Uykuluk, Dalak, İşkembe.. Her Yönüyle Sakatat

02.03.2018

  Her Yönüyle Sakatat

  Bilindiği üzere sakatat, kesimi yapılan büyük ve küçükbaş hayvanların kasları dışında kalan yenilebilir yürek, karaciğer, böbrek, işkembe, bağırsak, dalak, dil, beyin, baş, ayak gibi kasaplık olmayan kısımlarıdır. Vücut depo organı olarak işlev yaparlar. Vitamin A, B12, B2, B1, B6, niasin ve sodyum, potasyum, demir, fosfor, selenyum gibi birçok vitamin ve mineral açısından oldukça zengindirler. Kırmızı ete oranla daha az oranda yağ içermeleri ve enerjilerinin daha düşük olması ve yine kırmızı ve beyaz ete oranla daha uygun fiyatlı olmaları bakımından tercih sebebidir.
   Vitamin, mineral, protein bakımından son derece zengin bir besin değerine sahip olan sakatat, bilinçli tüketilmemesi halinde riskler de içerebilir. Hava, su, toprak ve yem yoluyla alınan kimyasal maddeler metabolizmada belirli reaksiyonlara girerek hayvanların bazı organlarında depolanabilir. İnsan sağlığına zararlı hormonları, zararlı bazı proteinleri, virüsleri ve parazitleri bu toksinlere örnek olarak verebiliriz. Ayrıca, kolesterol ve yüksek oranda doymuş yağ asidi içermeleri sebebiyle kalp damar sağlığını olumsuz yönde etkiler. Bu bağlamda kolesterol hastaları ve kalp damar hastalığı riski taşıyan kişiler, yaşlılar ve hastalarda bağışıklık ve toksik maddeleri elemine etme mekanizmaları az gelişmiş olduğundan bu hassas tüketici gruplarının sakatat tüketmemeleri önerilir. Yine bu nedenlerden ötürü özellikle 0-3 yaş arası bebek ve küçük çocuklar için ek gıda olarak sakatat içeren gıdaların anneler tarafından tercih edilmemesi gerekir.
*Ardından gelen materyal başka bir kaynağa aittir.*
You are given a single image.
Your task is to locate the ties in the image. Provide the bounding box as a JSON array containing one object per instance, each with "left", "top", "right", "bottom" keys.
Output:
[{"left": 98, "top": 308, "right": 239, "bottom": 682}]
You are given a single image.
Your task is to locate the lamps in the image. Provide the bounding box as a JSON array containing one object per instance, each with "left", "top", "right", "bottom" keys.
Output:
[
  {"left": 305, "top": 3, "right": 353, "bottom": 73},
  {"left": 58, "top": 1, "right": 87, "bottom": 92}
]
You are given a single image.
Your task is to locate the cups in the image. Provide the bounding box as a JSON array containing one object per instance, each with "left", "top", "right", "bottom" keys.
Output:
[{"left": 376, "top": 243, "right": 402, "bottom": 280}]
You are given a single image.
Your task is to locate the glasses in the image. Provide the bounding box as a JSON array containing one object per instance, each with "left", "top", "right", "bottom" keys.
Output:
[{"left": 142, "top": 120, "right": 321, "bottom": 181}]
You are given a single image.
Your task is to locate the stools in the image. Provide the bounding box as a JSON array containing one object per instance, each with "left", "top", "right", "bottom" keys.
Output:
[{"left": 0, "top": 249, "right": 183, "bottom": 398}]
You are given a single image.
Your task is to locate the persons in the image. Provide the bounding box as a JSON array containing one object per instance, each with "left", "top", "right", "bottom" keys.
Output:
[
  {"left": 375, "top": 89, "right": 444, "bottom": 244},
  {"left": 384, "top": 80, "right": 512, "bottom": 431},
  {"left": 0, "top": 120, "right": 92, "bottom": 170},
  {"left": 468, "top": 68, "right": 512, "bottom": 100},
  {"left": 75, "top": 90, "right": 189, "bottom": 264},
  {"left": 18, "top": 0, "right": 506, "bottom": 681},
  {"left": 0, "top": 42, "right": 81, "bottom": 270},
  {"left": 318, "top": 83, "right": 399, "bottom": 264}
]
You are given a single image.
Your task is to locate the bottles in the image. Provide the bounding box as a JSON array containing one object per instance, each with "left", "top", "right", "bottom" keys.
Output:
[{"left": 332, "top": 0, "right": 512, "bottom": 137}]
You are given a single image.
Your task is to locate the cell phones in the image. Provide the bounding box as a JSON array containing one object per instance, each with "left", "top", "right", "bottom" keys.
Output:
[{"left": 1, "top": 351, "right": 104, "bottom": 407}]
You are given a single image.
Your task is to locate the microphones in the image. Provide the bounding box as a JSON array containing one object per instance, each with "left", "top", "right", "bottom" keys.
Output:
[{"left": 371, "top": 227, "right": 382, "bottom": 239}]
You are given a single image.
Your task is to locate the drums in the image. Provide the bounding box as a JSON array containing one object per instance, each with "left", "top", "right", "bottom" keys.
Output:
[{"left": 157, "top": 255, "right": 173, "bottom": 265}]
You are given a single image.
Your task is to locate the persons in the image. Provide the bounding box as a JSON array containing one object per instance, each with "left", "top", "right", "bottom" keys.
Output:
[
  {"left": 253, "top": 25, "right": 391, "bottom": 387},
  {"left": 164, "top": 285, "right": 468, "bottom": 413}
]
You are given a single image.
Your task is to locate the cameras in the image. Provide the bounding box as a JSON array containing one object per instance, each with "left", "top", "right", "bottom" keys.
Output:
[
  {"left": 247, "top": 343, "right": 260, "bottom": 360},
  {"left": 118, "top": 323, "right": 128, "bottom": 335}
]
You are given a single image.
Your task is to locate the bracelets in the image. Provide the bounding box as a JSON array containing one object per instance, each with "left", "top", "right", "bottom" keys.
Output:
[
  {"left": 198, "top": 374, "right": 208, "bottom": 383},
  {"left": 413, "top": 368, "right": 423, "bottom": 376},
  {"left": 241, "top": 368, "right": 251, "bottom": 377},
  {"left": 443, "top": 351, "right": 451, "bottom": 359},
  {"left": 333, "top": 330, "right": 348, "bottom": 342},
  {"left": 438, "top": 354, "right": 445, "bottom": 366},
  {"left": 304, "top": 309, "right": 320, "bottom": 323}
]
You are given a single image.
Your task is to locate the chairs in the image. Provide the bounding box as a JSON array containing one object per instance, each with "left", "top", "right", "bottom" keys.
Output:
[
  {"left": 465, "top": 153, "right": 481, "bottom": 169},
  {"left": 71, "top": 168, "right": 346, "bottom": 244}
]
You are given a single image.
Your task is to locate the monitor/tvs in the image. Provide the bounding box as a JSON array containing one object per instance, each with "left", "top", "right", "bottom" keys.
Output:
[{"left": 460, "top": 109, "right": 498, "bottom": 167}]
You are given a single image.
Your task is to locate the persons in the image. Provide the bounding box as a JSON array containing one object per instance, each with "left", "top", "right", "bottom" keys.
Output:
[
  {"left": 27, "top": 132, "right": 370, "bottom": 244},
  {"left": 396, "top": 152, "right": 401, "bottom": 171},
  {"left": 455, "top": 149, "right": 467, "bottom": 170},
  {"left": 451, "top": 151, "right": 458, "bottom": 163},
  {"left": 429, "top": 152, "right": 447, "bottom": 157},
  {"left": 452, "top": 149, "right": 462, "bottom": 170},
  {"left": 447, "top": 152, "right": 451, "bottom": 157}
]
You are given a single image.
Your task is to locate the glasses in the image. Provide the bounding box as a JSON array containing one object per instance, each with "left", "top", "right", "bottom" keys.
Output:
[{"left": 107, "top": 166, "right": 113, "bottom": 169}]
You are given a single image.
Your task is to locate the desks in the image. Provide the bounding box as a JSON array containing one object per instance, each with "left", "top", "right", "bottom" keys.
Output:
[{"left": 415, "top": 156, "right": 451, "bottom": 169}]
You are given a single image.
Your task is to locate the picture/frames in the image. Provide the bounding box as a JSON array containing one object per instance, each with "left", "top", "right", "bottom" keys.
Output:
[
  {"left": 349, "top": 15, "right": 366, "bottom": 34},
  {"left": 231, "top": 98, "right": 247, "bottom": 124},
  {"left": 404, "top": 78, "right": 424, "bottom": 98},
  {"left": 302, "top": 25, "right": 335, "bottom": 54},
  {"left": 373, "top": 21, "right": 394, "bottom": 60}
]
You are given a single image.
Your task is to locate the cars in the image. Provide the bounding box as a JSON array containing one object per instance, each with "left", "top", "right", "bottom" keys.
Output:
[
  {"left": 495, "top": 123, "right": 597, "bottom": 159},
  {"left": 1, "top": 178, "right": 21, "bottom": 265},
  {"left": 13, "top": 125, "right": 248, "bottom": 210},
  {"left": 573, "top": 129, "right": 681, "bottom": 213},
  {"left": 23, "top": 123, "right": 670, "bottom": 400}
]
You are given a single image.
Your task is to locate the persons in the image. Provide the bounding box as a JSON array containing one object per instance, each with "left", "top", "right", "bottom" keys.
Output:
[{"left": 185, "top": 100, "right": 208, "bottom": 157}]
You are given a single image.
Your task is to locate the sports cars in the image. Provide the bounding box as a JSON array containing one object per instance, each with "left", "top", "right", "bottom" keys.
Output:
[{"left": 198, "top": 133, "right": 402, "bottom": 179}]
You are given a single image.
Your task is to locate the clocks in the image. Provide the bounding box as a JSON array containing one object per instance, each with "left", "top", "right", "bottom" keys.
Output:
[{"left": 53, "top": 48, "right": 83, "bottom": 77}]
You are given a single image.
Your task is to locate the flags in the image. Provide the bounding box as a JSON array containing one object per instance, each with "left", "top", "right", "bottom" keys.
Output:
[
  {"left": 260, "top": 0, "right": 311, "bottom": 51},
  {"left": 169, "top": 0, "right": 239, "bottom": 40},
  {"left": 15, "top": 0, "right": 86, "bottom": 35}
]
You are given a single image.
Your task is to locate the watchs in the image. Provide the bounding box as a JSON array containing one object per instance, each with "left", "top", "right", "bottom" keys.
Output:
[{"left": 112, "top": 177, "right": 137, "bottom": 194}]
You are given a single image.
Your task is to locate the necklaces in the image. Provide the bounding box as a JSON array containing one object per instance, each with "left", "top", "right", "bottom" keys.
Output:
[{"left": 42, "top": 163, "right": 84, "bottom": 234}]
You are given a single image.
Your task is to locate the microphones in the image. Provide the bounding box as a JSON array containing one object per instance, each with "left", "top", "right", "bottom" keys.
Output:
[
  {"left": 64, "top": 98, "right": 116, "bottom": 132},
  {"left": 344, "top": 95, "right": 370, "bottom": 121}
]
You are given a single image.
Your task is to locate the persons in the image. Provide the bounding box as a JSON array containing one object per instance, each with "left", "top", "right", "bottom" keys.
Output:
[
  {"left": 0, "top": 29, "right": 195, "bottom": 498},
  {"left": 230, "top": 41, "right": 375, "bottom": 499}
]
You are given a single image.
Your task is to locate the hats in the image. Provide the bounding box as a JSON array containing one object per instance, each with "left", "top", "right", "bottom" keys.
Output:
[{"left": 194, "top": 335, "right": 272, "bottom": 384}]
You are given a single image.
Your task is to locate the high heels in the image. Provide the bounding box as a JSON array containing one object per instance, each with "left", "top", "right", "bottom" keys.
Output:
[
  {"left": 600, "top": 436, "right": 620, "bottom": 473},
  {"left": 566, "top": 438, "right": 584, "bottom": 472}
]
   Artı ve eksi yönleri olan sakatatın Avrupa’da İzlanda, Yunanistan, Bulgaristan, Makedonya, İtalya, İspanya, Fransa; Orta Asya’da Çin; Latin Amerika’da Brezilya ve Peru’da tüketimi oldukça yaygındır. Ülkemizde ise sakatat tüketimi dünya ortalamasının altındadır. Sakatatlar kırmızı ete oranla daha az yağ içerdiklerinden kalori değerleri düşüktür. En fazla enerji değeri olan organ dildir. Protein miktarı ise beyin hariç diğer iç organlarda çizgili kas dokusunun protein değerine yakındır. Kırmızı etin çok az karbonhidrat içermesine karşın sakatatların çoğu yüksek oranda karbonhidrat içermektedir. Bu karbonhidratın büyük kısmı glikojendir ve glikojen en çok karaciğerde vardır. Sakatatların çeşitli mineral içeriği ise etten daha yüksektir.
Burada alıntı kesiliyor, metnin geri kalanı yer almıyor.